What this task involves: Set each record down exactly, excluding all images.

Data supplied:
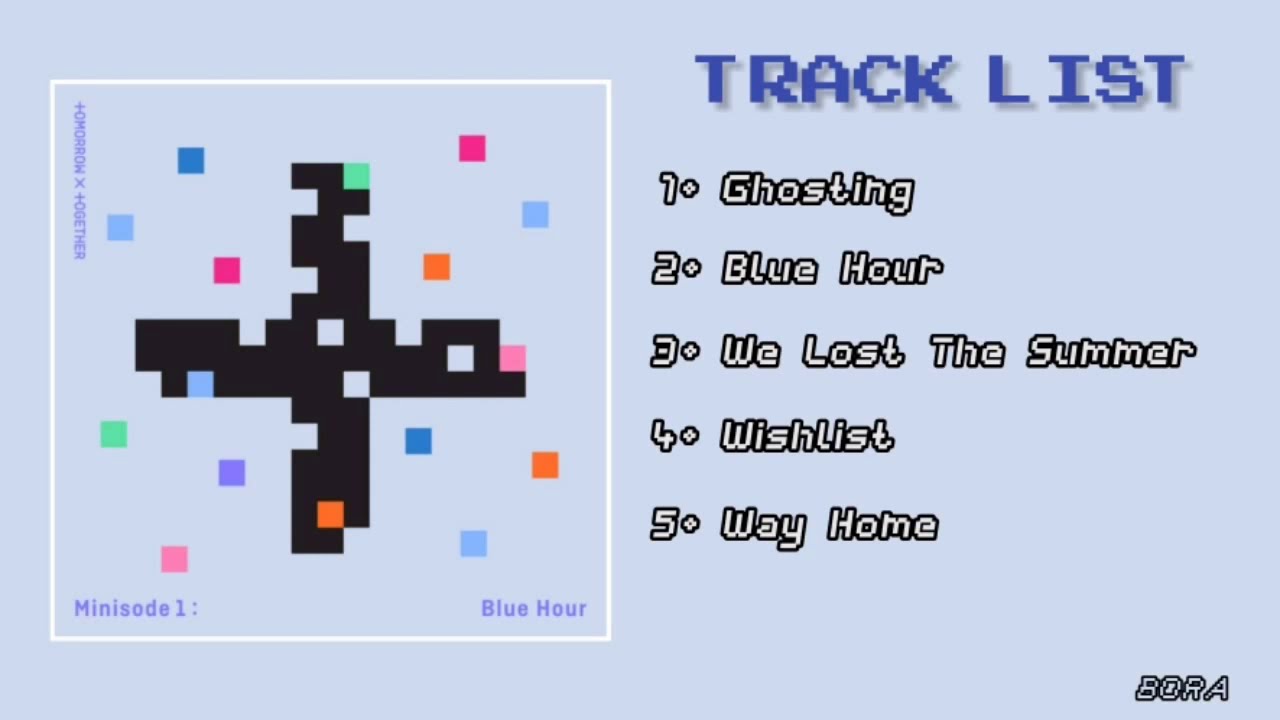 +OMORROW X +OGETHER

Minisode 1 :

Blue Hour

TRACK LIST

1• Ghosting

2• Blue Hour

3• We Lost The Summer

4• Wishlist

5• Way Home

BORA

Answer for this exercise:
 +OMORROW X +OGETHER

Minisode 1 :

Blue Hour

TRACK LIST

1• Ghosting

2• Blue Hour

3• We Lost The Summer

4• Wishlist

5• Way Home

BORA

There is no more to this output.